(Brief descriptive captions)
# # #

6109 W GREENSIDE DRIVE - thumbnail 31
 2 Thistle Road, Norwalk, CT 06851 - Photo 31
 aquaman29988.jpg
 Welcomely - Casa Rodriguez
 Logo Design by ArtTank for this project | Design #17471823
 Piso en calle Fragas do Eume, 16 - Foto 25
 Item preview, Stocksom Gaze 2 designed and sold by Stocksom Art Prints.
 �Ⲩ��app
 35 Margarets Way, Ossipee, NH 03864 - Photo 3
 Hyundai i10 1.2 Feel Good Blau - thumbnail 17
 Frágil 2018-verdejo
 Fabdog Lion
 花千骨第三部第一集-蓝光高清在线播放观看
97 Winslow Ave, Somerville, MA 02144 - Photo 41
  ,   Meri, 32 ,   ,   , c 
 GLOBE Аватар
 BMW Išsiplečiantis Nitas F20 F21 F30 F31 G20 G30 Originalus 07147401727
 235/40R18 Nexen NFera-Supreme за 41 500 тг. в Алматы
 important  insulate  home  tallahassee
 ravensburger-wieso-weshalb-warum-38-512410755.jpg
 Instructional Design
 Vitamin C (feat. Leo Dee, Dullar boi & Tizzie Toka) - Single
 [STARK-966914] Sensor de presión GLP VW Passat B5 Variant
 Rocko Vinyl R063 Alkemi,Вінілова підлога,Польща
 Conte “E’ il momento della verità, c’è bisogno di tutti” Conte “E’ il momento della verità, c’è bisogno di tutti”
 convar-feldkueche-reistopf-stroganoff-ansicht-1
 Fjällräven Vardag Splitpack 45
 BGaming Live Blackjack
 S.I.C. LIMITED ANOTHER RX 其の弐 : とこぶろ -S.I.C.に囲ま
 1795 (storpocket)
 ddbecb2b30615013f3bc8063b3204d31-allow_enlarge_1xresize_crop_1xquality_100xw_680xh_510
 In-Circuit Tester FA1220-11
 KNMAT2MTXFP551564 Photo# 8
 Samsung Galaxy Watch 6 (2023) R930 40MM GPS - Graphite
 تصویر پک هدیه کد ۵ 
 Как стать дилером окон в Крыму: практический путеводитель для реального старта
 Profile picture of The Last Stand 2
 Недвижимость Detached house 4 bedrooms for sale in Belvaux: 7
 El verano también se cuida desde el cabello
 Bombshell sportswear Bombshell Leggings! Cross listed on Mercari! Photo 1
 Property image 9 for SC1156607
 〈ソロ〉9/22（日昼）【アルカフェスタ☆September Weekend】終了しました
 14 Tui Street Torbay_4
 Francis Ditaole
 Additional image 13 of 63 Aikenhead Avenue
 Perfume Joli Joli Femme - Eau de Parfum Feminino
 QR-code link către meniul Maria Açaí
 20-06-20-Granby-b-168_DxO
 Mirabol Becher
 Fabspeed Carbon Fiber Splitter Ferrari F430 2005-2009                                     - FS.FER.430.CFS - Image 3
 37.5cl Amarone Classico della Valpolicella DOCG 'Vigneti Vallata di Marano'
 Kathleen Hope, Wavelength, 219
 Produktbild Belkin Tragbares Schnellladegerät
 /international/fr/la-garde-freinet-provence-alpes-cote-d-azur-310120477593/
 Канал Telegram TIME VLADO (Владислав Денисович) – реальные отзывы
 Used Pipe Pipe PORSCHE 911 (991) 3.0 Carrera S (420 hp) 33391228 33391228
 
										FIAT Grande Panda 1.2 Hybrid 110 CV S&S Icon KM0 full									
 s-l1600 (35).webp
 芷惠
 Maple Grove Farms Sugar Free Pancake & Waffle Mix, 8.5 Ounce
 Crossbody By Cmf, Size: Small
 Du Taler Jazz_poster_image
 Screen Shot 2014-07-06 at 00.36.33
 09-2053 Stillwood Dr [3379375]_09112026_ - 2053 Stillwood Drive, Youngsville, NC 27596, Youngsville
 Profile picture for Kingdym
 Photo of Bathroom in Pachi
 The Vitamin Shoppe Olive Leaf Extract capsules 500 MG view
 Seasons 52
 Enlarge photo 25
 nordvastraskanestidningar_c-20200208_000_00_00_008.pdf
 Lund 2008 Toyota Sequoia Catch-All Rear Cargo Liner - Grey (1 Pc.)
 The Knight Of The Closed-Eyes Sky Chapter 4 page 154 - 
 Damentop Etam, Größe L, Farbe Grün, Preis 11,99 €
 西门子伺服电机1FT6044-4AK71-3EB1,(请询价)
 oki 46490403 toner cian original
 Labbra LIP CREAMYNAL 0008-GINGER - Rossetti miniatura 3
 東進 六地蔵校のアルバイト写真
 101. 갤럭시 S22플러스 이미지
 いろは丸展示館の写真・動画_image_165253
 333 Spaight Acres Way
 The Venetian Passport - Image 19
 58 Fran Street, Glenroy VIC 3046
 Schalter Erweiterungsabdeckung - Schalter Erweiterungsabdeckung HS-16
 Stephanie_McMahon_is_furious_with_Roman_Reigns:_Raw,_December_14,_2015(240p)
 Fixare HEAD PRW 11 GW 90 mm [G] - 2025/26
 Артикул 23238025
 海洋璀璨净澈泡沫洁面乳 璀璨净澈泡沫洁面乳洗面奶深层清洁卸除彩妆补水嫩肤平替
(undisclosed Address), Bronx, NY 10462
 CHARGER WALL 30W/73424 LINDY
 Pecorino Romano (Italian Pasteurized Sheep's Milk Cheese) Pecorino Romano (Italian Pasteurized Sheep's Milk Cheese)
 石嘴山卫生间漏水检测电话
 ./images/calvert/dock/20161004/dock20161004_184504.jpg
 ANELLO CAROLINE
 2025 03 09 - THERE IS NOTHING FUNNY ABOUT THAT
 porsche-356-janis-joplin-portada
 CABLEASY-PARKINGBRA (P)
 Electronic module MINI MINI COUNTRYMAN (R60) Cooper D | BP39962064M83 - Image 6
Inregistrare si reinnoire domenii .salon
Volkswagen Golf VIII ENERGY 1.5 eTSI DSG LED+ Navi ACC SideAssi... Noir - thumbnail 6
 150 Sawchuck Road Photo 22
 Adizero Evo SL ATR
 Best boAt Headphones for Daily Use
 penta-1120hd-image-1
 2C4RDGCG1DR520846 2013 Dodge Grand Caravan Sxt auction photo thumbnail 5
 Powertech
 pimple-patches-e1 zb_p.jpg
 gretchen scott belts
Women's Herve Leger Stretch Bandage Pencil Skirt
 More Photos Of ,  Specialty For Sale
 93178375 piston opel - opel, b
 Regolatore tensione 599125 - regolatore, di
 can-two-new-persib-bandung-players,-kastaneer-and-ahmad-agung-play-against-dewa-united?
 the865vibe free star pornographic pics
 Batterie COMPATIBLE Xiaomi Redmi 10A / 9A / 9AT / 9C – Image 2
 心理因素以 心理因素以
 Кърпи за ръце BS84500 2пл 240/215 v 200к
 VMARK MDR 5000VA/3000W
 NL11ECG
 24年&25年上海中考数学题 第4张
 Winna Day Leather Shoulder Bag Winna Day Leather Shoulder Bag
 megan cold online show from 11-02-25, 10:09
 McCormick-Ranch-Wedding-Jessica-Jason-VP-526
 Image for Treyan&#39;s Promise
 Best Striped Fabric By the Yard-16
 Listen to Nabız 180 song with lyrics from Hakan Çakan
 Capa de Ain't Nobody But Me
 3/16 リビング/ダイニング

# # #

** TASK ITEM **
Each line above from the one with "Fabspeed Carbon Fiber" up to and including the one with "nordvastraskanestidningar_c-20200208_000_00_00_008.pdf" must be set down exactly, and no line outside that span may appear.

** SOLUTION TO THE EXERCISE **
 Fabspeed Carbon Fiber Splitter Ferrari F430 2005-2009                                     - FS.FER.430.CFS - Image 3
 37.5cl Amarone Classico della Valpolicella DOCG 'Vigneti Vallata di Marano'
 Kathleen Hope, Wavelength, 219
 Produktbild Belkin Tragbares Schnellladegerät
 /international/fr/la-garde-freinet-provence-alpes-cote-d-azur-310120477593/
 Канал Telegram TIME VLADO (Владислав Денисович) – реальные отзывы
 Used Pipe Pipe PORSCHE 911 (991) 3.0 Carrera S (420 hp) 33391228 33391228
 
										FIAT Grande Panda 1.2 Hybrid 110 CV S&S Icon KM0 full									
 s-l1600 (35).webp
 芷惠
 Maple Grove Farms Sugar Free Pancake & Waffle Mix, 8.5 Ounce
 Crossbody By Cmf, Size: Small
 Du Taler Jazz_poster_image
 Screen Shot 2014-07-06 at 00.36.33
 09-2053 Stillwood Dr [3379375]_09112026_ - 2053 Stillwood Drive, Youngsville, NC 27596, Youngsville
 Profile picture for Kingdym
 Photo of Bathroom in Pachi
 The Vitamin Shoppe Olive Leaf Extract capsules 500 MG view
 Seasons 52
 Enlarge photo 25
 nordvastraskanestidningar_c-20200208_000_00_00_008.pdf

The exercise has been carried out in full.